▶ [EXERCISE MATERIAL]:
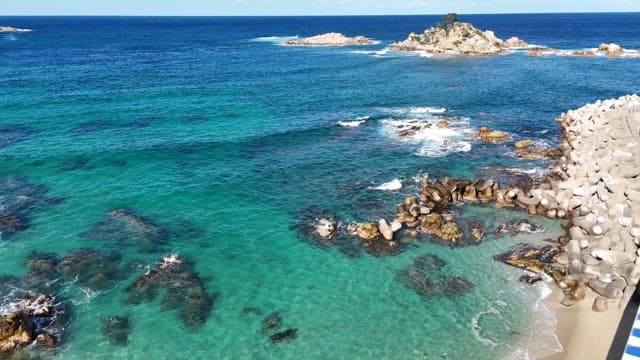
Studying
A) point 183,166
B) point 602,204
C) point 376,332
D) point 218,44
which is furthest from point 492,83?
point 218,44

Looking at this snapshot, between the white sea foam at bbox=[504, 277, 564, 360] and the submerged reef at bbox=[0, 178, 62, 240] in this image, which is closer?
the white sea foam at bbox=[504, 277, 564, 360]

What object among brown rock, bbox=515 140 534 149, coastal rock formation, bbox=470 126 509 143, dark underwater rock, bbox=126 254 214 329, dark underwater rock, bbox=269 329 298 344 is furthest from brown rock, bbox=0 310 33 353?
brown rock, bbox=515 140 534 149

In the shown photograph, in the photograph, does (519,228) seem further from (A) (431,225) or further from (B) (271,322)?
(B) (271,322)

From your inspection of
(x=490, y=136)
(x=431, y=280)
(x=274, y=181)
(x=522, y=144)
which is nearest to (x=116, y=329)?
(x=431, y=280)

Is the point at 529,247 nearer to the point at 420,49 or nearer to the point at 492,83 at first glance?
the point at 492,83

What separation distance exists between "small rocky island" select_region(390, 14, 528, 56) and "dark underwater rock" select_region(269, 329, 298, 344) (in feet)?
418

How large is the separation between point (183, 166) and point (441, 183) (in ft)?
90.8

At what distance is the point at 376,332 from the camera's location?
27.5 meters

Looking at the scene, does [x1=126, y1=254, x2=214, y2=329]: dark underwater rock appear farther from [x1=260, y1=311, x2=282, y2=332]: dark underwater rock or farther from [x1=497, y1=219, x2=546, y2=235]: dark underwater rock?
[x1=497, y1=219, x2=546, y2=235]: dark underwater rock

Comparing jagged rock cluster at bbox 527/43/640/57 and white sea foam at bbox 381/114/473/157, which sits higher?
jagged rock cluster at bbox 527/43/640/57

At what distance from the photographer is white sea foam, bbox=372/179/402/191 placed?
46219 millimetres

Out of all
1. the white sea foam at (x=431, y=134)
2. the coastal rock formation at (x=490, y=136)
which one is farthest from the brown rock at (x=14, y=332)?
the coastal rock formation at (x=490, y=136)

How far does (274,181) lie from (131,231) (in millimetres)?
15102

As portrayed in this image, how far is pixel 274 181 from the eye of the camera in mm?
48000
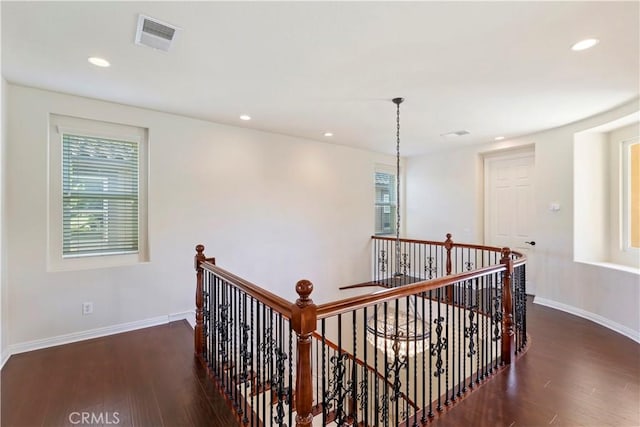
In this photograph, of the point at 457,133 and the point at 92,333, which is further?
the point at 457,133

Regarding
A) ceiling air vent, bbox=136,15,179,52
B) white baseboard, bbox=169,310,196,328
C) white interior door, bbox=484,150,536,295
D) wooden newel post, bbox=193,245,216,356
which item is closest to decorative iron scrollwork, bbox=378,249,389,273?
white interior door, bbox=484,150,536,295

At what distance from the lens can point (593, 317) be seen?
13.0ft

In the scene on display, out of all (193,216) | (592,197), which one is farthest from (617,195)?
(193,216)

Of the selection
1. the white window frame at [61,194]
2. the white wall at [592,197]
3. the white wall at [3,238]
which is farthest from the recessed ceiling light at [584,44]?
the white wall at [3,238]

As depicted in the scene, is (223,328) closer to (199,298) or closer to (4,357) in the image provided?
(199,298)

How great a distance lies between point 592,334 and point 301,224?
4.16 metres

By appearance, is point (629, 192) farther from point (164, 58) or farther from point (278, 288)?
point (164, 58)

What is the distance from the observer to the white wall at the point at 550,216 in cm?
369

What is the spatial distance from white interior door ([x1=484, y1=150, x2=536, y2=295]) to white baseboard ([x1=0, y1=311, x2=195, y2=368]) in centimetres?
538

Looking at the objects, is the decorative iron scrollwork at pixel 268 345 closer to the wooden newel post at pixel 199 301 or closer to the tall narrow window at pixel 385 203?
the wooden newel post at pixel 199 301

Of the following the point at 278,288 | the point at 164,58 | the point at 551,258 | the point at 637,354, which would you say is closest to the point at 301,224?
the point at 278,288

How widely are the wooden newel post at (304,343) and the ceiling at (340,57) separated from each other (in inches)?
69.9

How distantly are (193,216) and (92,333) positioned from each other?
5.74ft

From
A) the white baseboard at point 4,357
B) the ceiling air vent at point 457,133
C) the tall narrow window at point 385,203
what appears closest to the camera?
the white baseboard at point 4,357
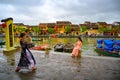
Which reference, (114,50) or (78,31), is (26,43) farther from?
(78,31)

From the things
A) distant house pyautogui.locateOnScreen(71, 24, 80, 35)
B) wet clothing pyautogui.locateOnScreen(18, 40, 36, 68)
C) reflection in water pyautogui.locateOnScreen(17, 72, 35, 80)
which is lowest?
reflection in water pyautogui.locateOnScreen(17, 72, 35, 80)

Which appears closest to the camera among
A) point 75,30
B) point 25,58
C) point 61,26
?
point 25,58

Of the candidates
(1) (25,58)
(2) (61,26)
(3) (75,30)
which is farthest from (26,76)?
(3) (75,30)

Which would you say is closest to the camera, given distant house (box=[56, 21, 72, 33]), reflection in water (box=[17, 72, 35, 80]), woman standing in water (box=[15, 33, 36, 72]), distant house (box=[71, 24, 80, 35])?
reflection in water (box=[17, 72, 35, 80])

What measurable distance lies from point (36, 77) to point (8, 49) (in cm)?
945

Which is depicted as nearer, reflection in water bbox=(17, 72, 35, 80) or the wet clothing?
reflection in water bbox=(17, 72, 35, 80)

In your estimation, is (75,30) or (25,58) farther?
(75,30)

▶ [SET EXERCISE]: Revise the lines that begin at the one containing "What measurable distance" and run through the end of the records, replacing "wet clothing" with "soaked clothing" and leaving everything else unchanged.

▶ [ANSWER BELOW]:
What measurable distance lies from point (36, 77) to point (8, 49) (in cm)?
945

Which is depicted as nearer, reflection in water bbox=(17, 72, 35, 80) or the soaked clothing?
reflection in water bbox=(17, 72, 35, 80)

In your estimation, is (75,30) or (25,58) farther?
(75,30)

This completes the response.